### Requirement 1
Please translate the sentence "The blanket of buildings is endless." from the Vietnam blog excerpt into Spanish.
### Requirement 2
Go on with the Vietnam blog excerpt from the point where it stops.

### Page excerpt
+++++
The scene that greets me each morning.  The sounds crawl up the walls and I can a hear the unlimited buzz of the city.  There is an uninterrupted symphony of distant honks that pay tribute to the reckless traffic on the ground.

Driving down a road that aligns perfectly with the towering Bitexco Building.

The last picture I took from the rooftop of our old house.  The blanket of buildings is endless.

Time is still spilling forward but I'm enjoying every day.  The food of Vietnam is continuing to titillate all my senses and the city's roads and alleyways create endless exploration.  After eight months, I know I've enjoyed an incredible adventure but yet I feel that there is so much more to see.  I have no complaints.  Vietnam is providing for me an insatiable craving for....life, fast or still.

Monday, September 10, 2012

R.R.
+++++
### Raw data
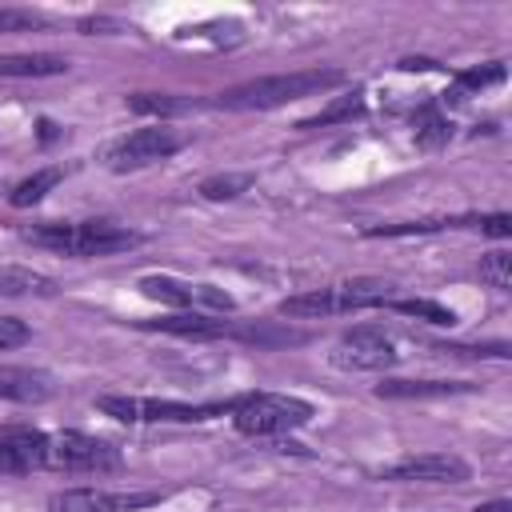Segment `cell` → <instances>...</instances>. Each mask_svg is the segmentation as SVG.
+++++
### Task response 1
El manto de edificios es interminable.

### Task response 2
Entry #15.  September 8, 2012, 8:16 pm.  Living Room, House, District 3, Ho Chi Minh City, Vietnam.  In this installment I offer a glimpse into my everyday life, because I am always grumbling about the rapid rate of time that turns days into weeks and weeks into months...and it's time I explain the activity of my day-to-day Asian existence.   According to traditional models of culture shock, at this point I am in the 'adjustment phase' of my move abroad- when my surroundings no longer seem so new and a normal routine develops.  In this phase, the romantic element of the newness of the place as well as adverse reactions to the foreign environment are reduced, and I gain a sense of normalcy.  I can agree with most of this assessment, although at any moment when I am zipping on my motorbike or eating in a dust cafe full of exotic faces, I can tell myself that these are things I would never experience at home.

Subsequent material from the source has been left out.